Authors: Yoshino, Takuya  KAKEN_id
Nakase, Hiroshi  KAKEN_id
Matsuura, Minoru  KAKEN_id
Matsumura, Kayoko
Honzawa, Yusuke  KAKEN_id
Fukuchi, Takumi
Watanabe, Kenji
Murano, Mitsuyuki
Tsujikawa, Tomoyuki
Fukunaga, Ken
Matsumoto, Takayuki
Chiba, Tsutomu  KAKEN_id
Author's alias: 吉野, 琢哉
Keywords: Ulcerative colitis
Granulocyte-monocyte adsorption apheresis
Issue Date: Jul-2011
Publisher: Karger
Journal title: Digestion
Volume: 84
Issue: 1
Start page: 3
End page: 9
Abstract: Background: Cytomegalovirus (CMV) infection exacerbates ulcerative colitis (UC) refractory to immunosuppressive therapies (IMT). However, the underlying UC remained active in some UC patients, despite the fact that CMV-DNA in colonic mucosa became negative after antiviral therapy. Therefore, new therapeutic strategies for UC patients concomitant with CMV infection in mucosa are required. Aims: The aim of this study was to evaluate the effect and safety of granulocyte-monocyte adsorption apheresis (GMA) in UC patients positive for CMV infection after antiviral therapy. Methods: From October 2003 to December 2008, 64 patients with UC refractory to IMT, including steroids and immunomodulators, were enrolled in this retrospective, observational, multicenter study, which was reviewed and approved by the Institutional Review Board of Kyoto University. CMV infection was investigated by 3 methods (histologic examination, CMV antigenemia, and polymerase chain reaction). We investigated the clinical outcomes of GMA and IMT after 2 weeks of treatment with ganciclovir. Results: Thirty-one (48.4%) of 64 patients with UC refractory to IMT were positive for CMV. Of the 31 patients, 4 (12.9%) underwent colectomy. Twenty-seven patients (87.1%) underwent antiviral therapy. Of those 27 patients, 7 achieved remission following antiviral therapy alone. Of the remaining 20 patients who did not achieve remission despite the disappearance of CMV-DNA, 11 and 9 patients were treated with additional GMA (GMA group) and IMT (IMT group), respectively.
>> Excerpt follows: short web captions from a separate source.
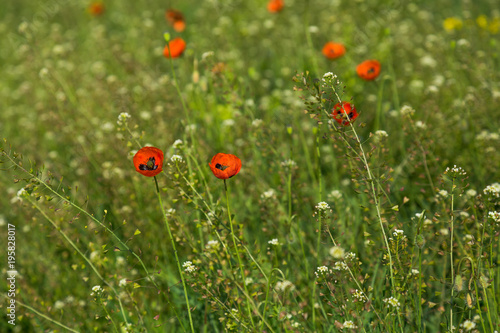 Fotobehang Klaprozen Wild poppies flowers in a summer field.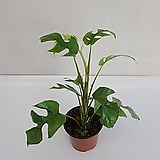 히메 몬스테라/공기정화식물/온누리 꽃농원|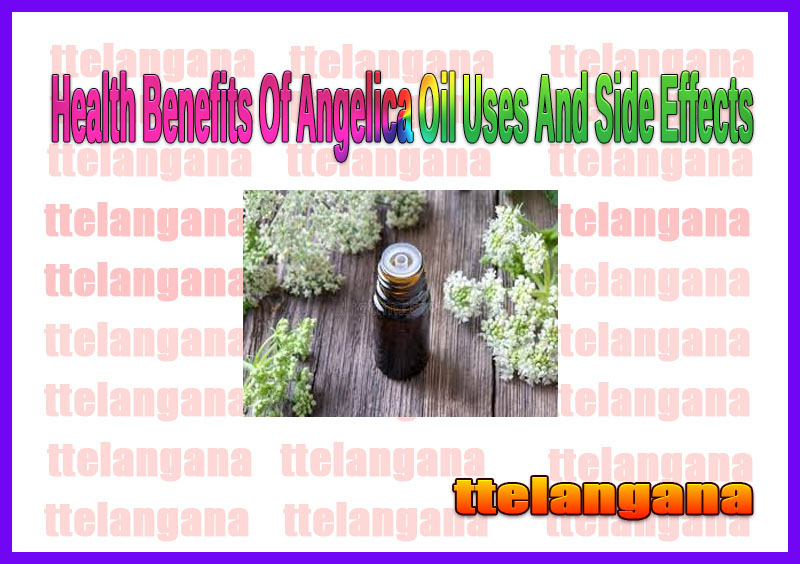Health Benefits Of Angelica Oil Uses And Side Effects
Of 11 patients (GMA group), 9 achieved remission and 2 underwent colectomy. Out of the remaining 9 patients (IMT group), 4 achieved remission and 5 underwent colectomy. CMV-DNA was not detected in 11 patients after GMA, but it was detected again in all 5 patients of the IMT group who underwent colectomy. The total colectomy rate in UC patients positive for CMV was 35.5% (11/31). In addition, colectomy-free survival in the CMV relapse (+) group was estimated to be 12.9% at 65 months, while that in the CMV relapse (–) group was estimated to be 100% at 60 months. Conclusion: The colectomy ratio tends to be high in refractory UC patients with recurrent CMV reactivation or infection. Therefore, GMA might be a safe and effective treatment for UC patients positive for CMV because it does not induce CMV reactivation.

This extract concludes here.